Second, the variables used in this study are not directly comparable to prior works. Psychiatry researchers prefer to use validated, structured depression measurement tools [
27], which collect data on specific symptoms and their severity tied to a specific timeframe (commonly 2 weeks). In comparison, our symptom data was based upon whether a clinician recorded a symptom; there were no guarantees about severity, timeframe, or symptom choice. Information on common symptoms, such as low mood, lack of interest, anergia, may not even have been available because a clinician chose not to write about it. Nonetheless, the trade-off allows for the discovery of new, novel subtypes because additional data, such as bereavement or mental health history, can always be incorporated if resources are dedicated to their extraction, whereas measurement tools are commonly limited to 20 or fewer symptoms.
The factors that contribute to replicability issues constitute another key limitation. These include the lack of analysis of a separate data set and the variability of latent variable studies. For example, the demographics of a population are important because patients’ ethnicity is known to affect their diagnosis, introducing bias to any data-driven analysis [
28]. Furthermore, for latent variable studies, the number of latent variables is subject to the analyst’s discretion. While theoretically motivated guidelines exist, there are always cases where
n and
n+1 classes are valid options [
15].
This study explored LDA as a method of identifying subtypes of depression within a large set of symptom data.
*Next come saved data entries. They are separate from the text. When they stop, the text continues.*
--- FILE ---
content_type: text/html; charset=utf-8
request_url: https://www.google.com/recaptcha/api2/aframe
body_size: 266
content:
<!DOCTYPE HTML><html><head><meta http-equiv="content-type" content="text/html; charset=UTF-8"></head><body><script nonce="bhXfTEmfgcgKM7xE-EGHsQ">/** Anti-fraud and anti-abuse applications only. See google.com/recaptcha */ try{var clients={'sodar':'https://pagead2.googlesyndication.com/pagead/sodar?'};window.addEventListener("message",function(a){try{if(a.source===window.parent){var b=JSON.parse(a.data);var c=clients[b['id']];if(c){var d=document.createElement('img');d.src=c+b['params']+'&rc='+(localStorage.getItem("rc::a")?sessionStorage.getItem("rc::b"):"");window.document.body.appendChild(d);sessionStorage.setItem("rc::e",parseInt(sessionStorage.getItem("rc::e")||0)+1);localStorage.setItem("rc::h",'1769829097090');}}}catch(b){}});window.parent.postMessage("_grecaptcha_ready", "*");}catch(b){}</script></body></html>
Our results suggest that LDA is a promising method, particularly because it surfaces subtypes associated with multiple outcomes that can be distinguished by a unique set of observable symptoms. In other words, patients were characterized by clear descriptive criteria that correspond to actionable clinical insights. This contrasts with previous studies, which have typically produced subtypes characterized by severity; that is, the subtypes tended to center the prevalence of symptoms in general as opposed to observable syndromes. To confirm that our results were not just a function of our data, we tested a commonly-used method as a point of comparison and found that it also produced subtypes stratified by severity. Several broad classes of future work might help refine depressive subtypes such as exploring broader measures, like functional assessments, or extensions of LDA, such as applications to raw text data. By identifying more homogeneous groups of patients with depression, these findings could support the creation of clinical decision support tools or downstream depression research for biomarker development.